The use of identity theft to target government benefits especially strained relief programs during the pandemic. In 2020, the Federal Trade Commission saw a 3,000% increase in identity theft complaints tied to government benefits, according to the government’s pandemic oversight website. 

Although the coming cyber-focused executive order includes some items focused on digital identity, such as the mDL push, the promised order focused entirely on identity and fraud has yet to materialize as the administration nears its close. 

Gene Sperling led that order’s development before leaving the administration this year to work on Vice President Kamala Harris’ presidential campaign. 

Its development was shaped by challenges navigating potential political optics — identity proofing solutions like facial recognition come with a host of privacy and bias concerns — and complications surrounding a potential push for agencies to use the government's single sign-on and identity proofing service, Login.gov, which was the subject of a bombshell inspector general report in 2023. That service doesn’t feature in the coming cybersecurity executive order.

The cyber order would, however, require the National Institute of Standards and Technology to issue guidance on using digital identity documents like mDLs and electronic passports for online identity verification. Agencies with grantmaking authority would also be called on to consider issuing funding to help states roll out mDLs. 

Only about 15 states currently issue mDLs, according to the American Association of Motor Vehicle Administrators. 

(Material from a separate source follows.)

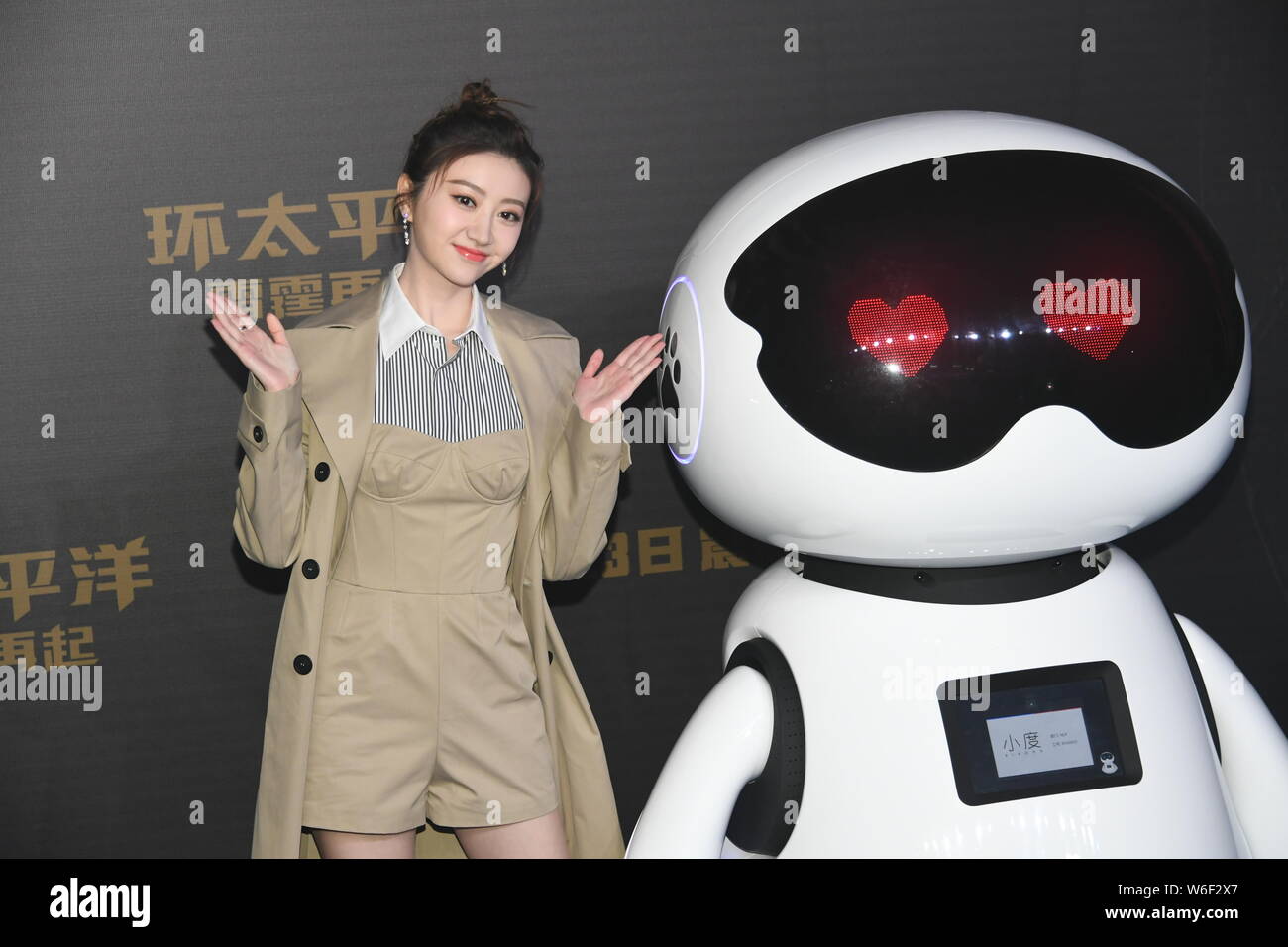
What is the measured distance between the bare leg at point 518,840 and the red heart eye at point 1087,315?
43.9 inches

The use of mDLs is also largely more confined to the physical world — when boarding a plane, for example — as opposed to online — like proving your identity to apply for public benefits. That online use could take the form of presenting an mDL alongside a biometric identifier, like facial recognition, or a PIN number.

Verifying that a person is who they claim to be online remains a challenge fraught with implications around the potential bias of solutions, privacy and more.

The challenge stretches beyond government benefits alone. Verifying that a person is who they say they are online is also a lynchpin in efforts to require age verification to access certain parts of the internet, for example.

The draft order emphasizes that digital documents used for identity verification should be interoperable, support data minimization and not enable those that issue them to track their use. Data minimization includes offering only the information needed, like a yes/no answer to whether a person is older than a certain age, the order noted.

The draft order also calls on the Social Security Administration and other agencies to weigh offering attribute validation services — where the agency gives a yes or no answer to whether the information offered by an applicant matches government records — for government identity verification systems and benefits programs. 

If implemented, that provision could potentially disrupt the current reliance on data brokers and credit bureaus to verify these types of facts to identify people online. 

The use of mDLs and digital identity documents is also a potential alternative to current identity proofing solutions that require users to take photos of their physical IDs and submit a selfie to match against the ID. 

That includes offerings both from industry — like private company ID.me — and the government-backed Login.gov, which has been moving to require facial recognition plus a photo of a physical ID.

“The efficacy of these methods is being eroded by new technology,” NIST noted in a May 2024 blog post. The creation of “images of driver’s licenses generated by artificial intelligence that are so accurate that document scanning tools believe they are real.” 

The landscape of technology to evade liveness detection technology — often combined with requirements for photos of physical ID’s — is also rapidly evolving.

Finally, the order would require the Treasury Department and General Services Administration to pilot a notification service when a person’s identity information is used for a public benefit application, enabling that person to stop the payment before it happens.

The White House did not immediately respond to a request for comment.